* ASSIGNED TASK: In the records below, repeat exactly the lines between the line holding "Quality versus Cost" and the line holding "We know of them through archeology.", inclusive, and drop the pictures.
══ AVAILABLE RECORDS ══
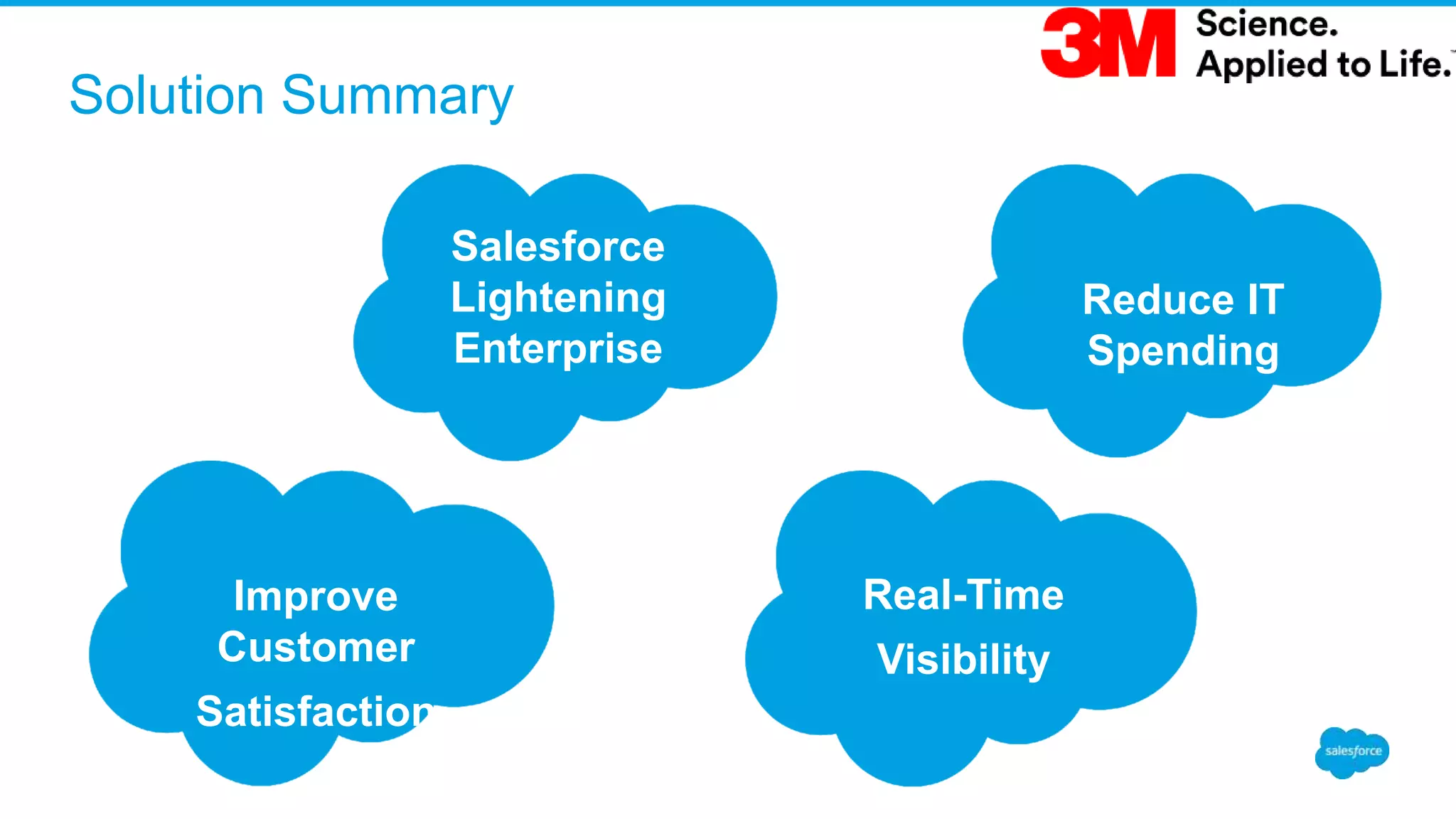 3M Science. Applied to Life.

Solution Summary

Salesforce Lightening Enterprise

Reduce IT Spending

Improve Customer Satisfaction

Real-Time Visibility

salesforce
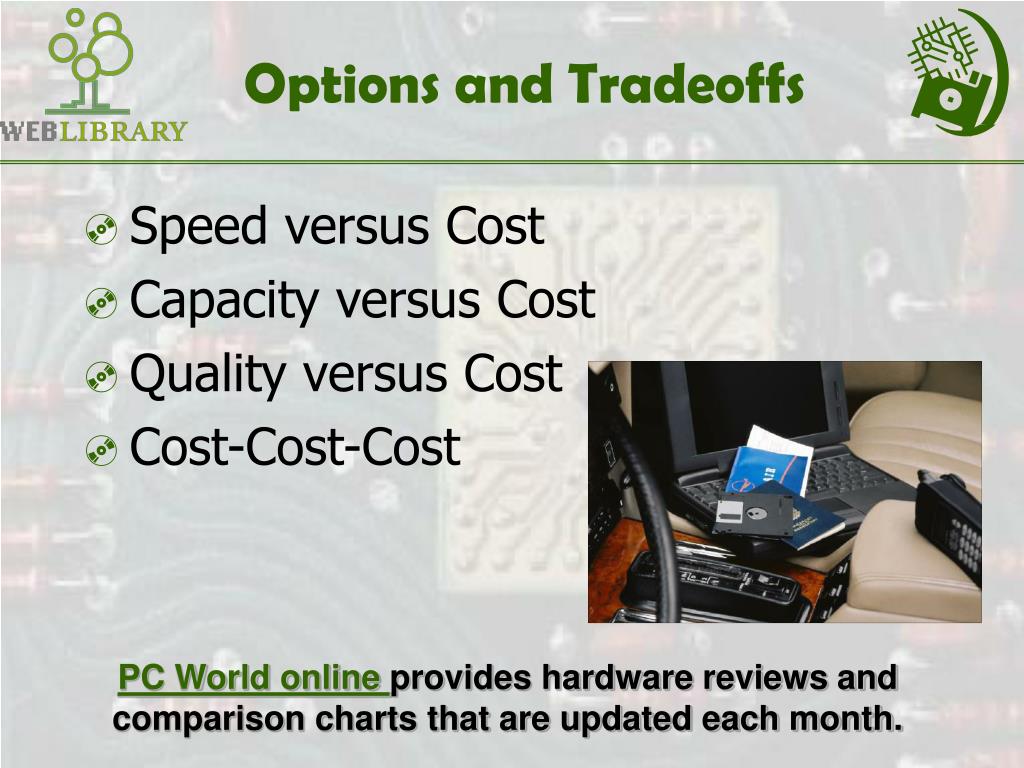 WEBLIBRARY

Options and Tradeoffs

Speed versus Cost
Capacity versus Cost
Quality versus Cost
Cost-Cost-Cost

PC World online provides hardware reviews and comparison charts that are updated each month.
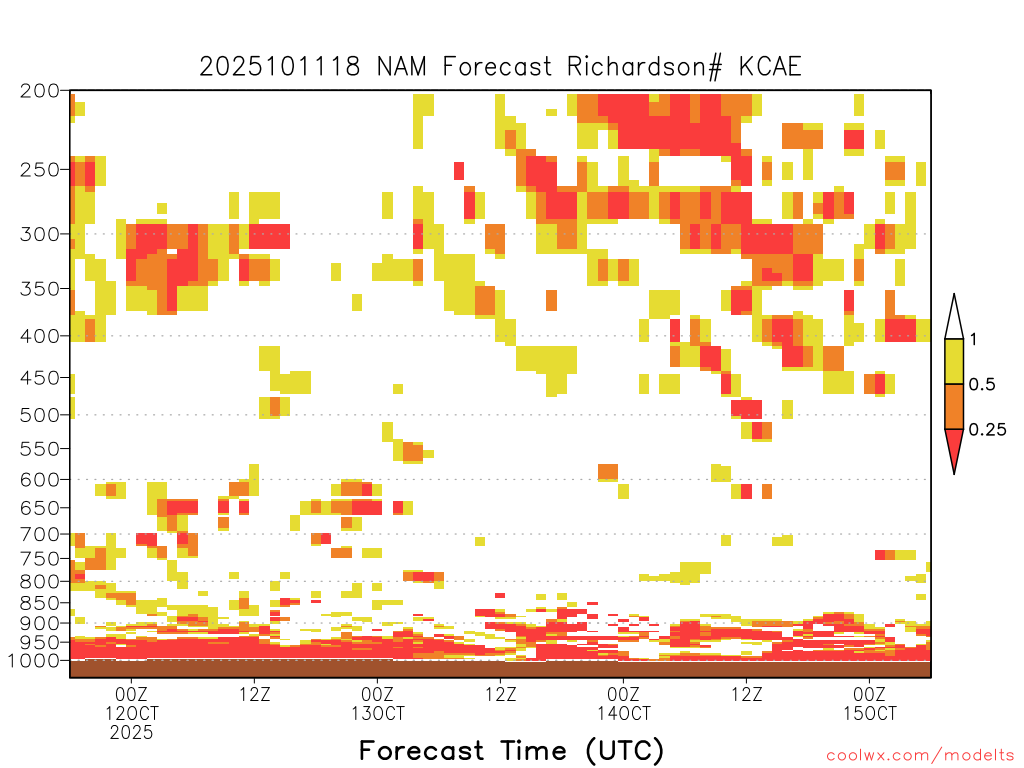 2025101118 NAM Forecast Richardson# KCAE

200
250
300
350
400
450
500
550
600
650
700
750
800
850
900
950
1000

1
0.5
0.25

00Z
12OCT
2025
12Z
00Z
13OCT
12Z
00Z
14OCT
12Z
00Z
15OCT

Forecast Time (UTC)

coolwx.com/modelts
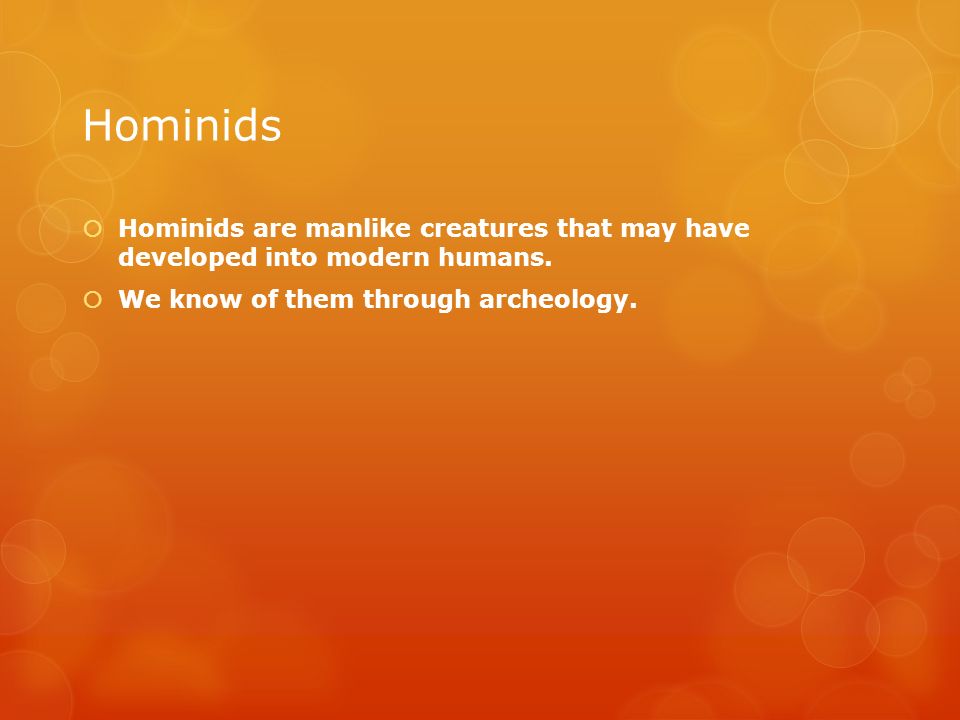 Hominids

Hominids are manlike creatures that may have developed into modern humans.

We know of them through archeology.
═══
══ AVAILABLE RECORDS ══
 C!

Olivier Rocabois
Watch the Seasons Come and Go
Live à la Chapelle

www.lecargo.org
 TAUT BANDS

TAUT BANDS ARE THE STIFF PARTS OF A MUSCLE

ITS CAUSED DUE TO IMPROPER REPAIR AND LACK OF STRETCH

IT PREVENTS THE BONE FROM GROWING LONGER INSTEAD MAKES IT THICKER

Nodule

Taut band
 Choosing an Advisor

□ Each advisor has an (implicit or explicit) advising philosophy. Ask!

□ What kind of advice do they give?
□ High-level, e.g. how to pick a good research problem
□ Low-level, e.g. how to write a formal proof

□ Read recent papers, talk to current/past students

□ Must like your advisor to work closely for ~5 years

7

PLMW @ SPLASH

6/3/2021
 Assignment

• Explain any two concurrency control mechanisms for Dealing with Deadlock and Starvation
═══
* REPLY TO THE TASK:
Quality versus Cost
Cost-Cost-Cost

PC World online provides hardware reviews and comparison charts that are updated each month.
 2025101118 NAM Forecast Richardson# KCAE

200
250
300
350
400
450
500
550
600
650
700
750
800
850
900
950
1000

1
0.5
0.25

00Z
12OCT
2025
12Z
00Z
13OCT
12Z
00Z
14OCT
12Z
00Z
15OCT

Forecast Time (UTC)

coolwx.com/modelts
 Hominids

Hominids are manlike creatures that may have developed into modern humans.

We know of them through archeology.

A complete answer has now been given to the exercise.